§ **발췌 글**:
__________
완전 탐색 문제는 어렵네요 강의 보기 전에 하나씩 풀어보는데 졸업선물 문제는 기억에 남아서 올려봅니다.
그리고 강의도 재밌고 효율적으로 생각하는 방식을 잘 알려주시는 거 같습니다.
<script>
function solution(m, product){
class Product{
constructor(product = []){
this._product = product;
}
get price(){
return this._product[0];
}
get fare(){
return this._product[1];
}
disCountCost(){
return this.price / 2 + this.fare;
}
cost(){
return this.price + this.fare;
}
}
class Products{
constructor(products = []) {
this._products = products;
}
get commodities(){
return this._products;
}
get numOfProducts(){
return this.commodities.length;
}
map(transform){
return new Products(transform(this.commodities));
}
totalCost(){
return this.commodities
.map(product =>
product.cost()).reduce((sum, v) => sum + v, 0);
}
}
function possibleCost(products){
return products.commodities
.map((v, i) => [v, products.map(makeDrop(i))])
.map(([v, products]) => v.disCountCost() + products.totalCost())
.reduce((minCost, current) => Math.min(minCost, current));
}
function makeChildren(products){
const total = products.numOfProducts;
return total > 1 ?
products.commodities
.map((_, idx) => products.map(makeDrop(idx))) :
[products];
}
function makeGeneration(depth, products){
if(depth === 0) return [products];
return makeChildren(products)
.map(sub => makeGeneration(depth - 1, sub))
.flat();
}
const makeDrop = i => arr => arr.slice(0,i).concat(arr.slice(i+1));
const commos = new Products(product.map(commo => new Product(commo)));
let limit = commos.numOfProducts;
for(let i = 0; i < limit; i++){
if(makeGeneration(i, commos)
.filter(prod => possibleCost(prod) <= m)
.length > 0) {
return limit - i;
}
}
}
let arr=[[10, 3], [6, 6], [2, 2], [4, 3], [4, 5]];
console.log(solution(28, arr));
</script>
__________
§ **연습 문제**: 위 발췌 글에서 글쓴이가 졸업선물 문제를 올린 이유를 한두 문장으로 설명하세요.
__________
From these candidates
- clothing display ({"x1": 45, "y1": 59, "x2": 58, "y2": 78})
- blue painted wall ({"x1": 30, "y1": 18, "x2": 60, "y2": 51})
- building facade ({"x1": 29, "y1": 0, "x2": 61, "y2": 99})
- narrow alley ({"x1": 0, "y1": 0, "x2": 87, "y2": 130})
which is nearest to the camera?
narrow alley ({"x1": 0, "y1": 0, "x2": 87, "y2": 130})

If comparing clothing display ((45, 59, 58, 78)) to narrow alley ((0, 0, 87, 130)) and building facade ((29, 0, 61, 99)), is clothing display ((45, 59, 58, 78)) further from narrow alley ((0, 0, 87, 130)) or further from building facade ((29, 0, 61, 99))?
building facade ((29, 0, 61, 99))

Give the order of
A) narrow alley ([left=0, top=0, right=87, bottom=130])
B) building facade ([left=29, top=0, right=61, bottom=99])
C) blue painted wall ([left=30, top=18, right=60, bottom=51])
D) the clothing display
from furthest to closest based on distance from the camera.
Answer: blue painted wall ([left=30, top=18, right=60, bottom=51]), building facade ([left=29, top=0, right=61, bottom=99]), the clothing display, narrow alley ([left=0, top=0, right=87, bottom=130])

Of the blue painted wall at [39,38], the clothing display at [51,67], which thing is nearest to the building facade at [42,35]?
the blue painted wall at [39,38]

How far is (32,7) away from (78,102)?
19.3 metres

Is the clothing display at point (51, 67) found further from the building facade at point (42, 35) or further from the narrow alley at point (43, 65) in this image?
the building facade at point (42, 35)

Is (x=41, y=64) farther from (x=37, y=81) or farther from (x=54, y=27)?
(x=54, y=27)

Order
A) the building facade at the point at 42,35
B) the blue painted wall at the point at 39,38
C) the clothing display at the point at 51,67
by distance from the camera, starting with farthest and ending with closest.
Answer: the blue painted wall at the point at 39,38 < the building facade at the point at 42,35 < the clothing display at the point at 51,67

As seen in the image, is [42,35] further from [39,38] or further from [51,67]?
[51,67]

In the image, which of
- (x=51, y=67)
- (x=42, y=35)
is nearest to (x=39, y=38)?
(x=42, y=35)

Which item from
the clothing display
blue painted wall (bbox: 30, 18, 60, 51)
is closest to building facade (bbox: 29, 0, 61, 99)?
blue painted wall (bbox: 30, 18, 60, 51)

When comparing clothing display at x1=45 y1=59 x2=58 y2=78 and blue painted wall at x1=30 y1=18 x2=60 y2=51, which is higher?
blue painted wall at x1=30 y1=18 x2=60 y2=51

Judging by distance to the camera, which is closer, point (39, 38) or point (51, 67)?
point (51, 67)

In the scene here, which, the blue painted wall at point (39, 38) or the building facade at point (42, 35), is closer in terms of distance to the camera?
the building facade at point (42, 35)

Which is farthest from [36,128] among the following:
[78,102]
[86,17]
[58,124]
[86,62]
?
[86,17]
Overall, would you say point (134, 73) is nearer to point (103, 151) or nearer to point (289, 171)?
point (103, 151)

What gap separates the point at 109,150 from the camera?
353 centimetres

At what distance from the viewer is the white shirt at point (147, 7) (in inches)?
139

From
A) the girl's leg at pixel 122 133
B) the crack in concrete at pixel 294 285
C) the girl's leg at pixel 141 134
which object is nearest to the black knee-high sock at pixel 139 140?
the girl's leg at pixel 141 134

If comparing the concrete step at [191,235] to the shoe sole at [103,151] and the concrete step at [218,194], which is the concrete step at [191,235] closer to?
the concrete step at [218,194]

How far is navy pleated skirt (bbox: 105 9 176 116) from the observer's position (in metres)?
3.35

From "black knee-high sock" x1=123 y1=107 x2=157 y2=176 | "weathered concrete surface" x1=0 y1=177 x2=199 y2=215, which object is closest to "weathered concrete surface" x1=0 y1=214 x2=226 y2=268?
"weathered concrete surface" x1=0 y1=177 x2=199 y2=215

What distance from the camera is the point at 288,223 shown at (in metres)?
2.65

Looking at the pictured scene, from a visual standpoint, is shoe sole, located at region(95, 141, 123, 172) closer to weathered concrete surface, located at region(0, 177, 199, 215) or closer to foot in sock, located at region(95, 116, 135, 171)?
__________
§ **작성 답안**: 글쓴이는 강의를 보기 전에 완전 탐색 문제를 하나씩 풀어 보고 있었습니다. 그중 졸업선물 문제가 기억에 남아서 올렸다고 합니다.